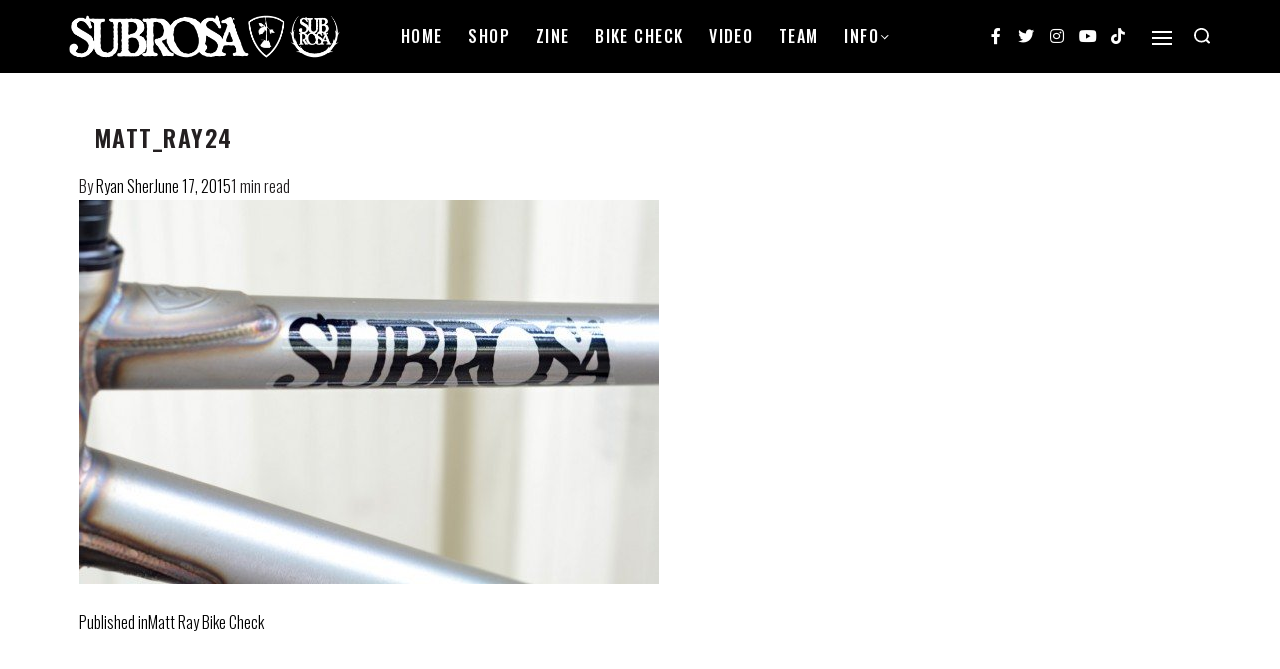

--- FILE ---
content_type: text/css
request_url: https://assets.subrosabrand.com/wp-content/themes/rey-child/subrosabrand.css?ver=d23c148bce3f4cff75
body_size: 699
content:
body.page-id-37401 .elementor-element-a849cf7{margin-bottom:20px!important}@media (max-width:768px){body.page-id-37401 .elementor-section-boxed .elementor-widget-wrap{padding:10px}}@media (max-width:768px){body.page-id-37401 .team-text .elementor-image-box-wrapper{display:flex;flex-direction:row;min-height:100px}body.page-id-37401 .team-text .elementor-image-box-wrapper .elementor-image-box-content{display:flex;flex-direction:column;justify-content:center;padding-left:8px;padding-right:8px;text-align:left;width:70%}body.page-id-37401 .team-text .elementor-image-box-wrapper .elementor-image-box-content .elementor-image-box-title{display:block;line-height:1.3em}body.page-id-37401 .team-text .elementor-image-box-wrapper .elementor-image-box-img{display:flex;align-items:center;width:30%;padding-left:2px;margin-right:auto}}

--- FILE ---
content_type: text/css
request_url: https://assets.subrosabrand.com/wp-content/uploads/elementor/css/post-39106.css?ver=1721220391
body_size: 346
content:
.elementor-kit-39106{--e-global-color-primary:#231F20;--e-global-color-secondary:#FFFFFF;--e-global-color-text:#231F20;--e-global-color-accent:#FFFFFF;--e-global-color-3f6b55f:#888888;--e-global-typography-primary-font-family:"Oswald";--e-global-typography-primary-font-size:24px;--e-global-typography-primary-font-weight:600;--e-global-typography-primary-text-transform:uppercase;--e-global-typography-primary-letter-spacing:1.44px;--e-global-typography-secondary-font-family:"Oswald";--e-global-typography-secondary-font-size:24px;--e-global-typography-secondary-font-weight:600;--e-global-typography-secondary-text-transform:uppercase;--e-global-typography-secondary-letter-spacing:1.44px;--e-global-typography-text-font-family:"Oswald";--e-global-typography-text-font-size:16px;--e-global-typography-text-font-weight:300;--e-global-typography-accent-font-family:"Roboto";--e-global-typography-accent-font-weight:500;color:var( --e-global-color-text );font-family:"Oswald", Sans-serif;font-size:16px;font-weight:300;}.elementor-kit-39106 h1{color:var( --e-global-color-primary );font-family:"Oswald", Sans-serif;font-size:24px;font-weight:600;text-transform:uppercase;letter-spacing:1.44px;}.elementor-kit-39106 h2{color:var( --e-global-color-primary );font-family:"Oswald", Sans-serif;font-size:24px;font-weight:600;text-transform:uppercase;letter-spacing:1.44px;}.elementor-kit-39106 h3{color:var( --e-global-color-primary );font-family:"Oswald", Sans-serif;font-size:24px;font-weight:600;text-transform:uppercase;letter-spacing:1.44px;}.elementor-kit-39106 h4{color:var( --e-global-color-primary );font-family:"Oswald", Sans-serif;font-size:24px;font-weight:600;text-transform:uppercase;letter-spacing:1.44px;}.elementor-kit-39106 h5{color:var( --e-global-color-primary );font-family:"Oswald", Sans-serif;font-size:24px;font-weight:600;text-transform:uppercase;letter-spacing:1.44px;}.elementor-kit-39106 h6{color:var( --e-global-color-primary );font-family:"Oswald", Sans-serif;font-size:24px;font-weight:600;text-transform:uppercase;letter-spacing:1.44px;}.elementor-kit-39106 button,.elementor-kit-39106 input[type="button"],.elementor-kit-39106 input[type="submit"],.elementor-kit-39106 .elementor-button{font-family:"Oswald", Sans-serif;font-size:16px;font-weight:600;text-transform:uppercase;letter-spacing:0.86px;}.elementor-kit-39106 .elementor-button{border-radius:2px 2px 2px 2px;}.elementor-widget:not(:last-child){margin-bottom:20px;}{}h1.entry-title{display:var(--page-title-display);}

* Your assignment
The lines you need are those holding the word "assets"; copy each of them from the material above.

* Your solution
request_url: https://assets.subrosabrand.com/wp-content/themes/rey-child/subrosabrand.css?ver=d23c148bce3f4cff75
request_url: https://assets.subrosabrand.com/wp-content/uploads/elementor/css/post-39106.css?ver=1721220391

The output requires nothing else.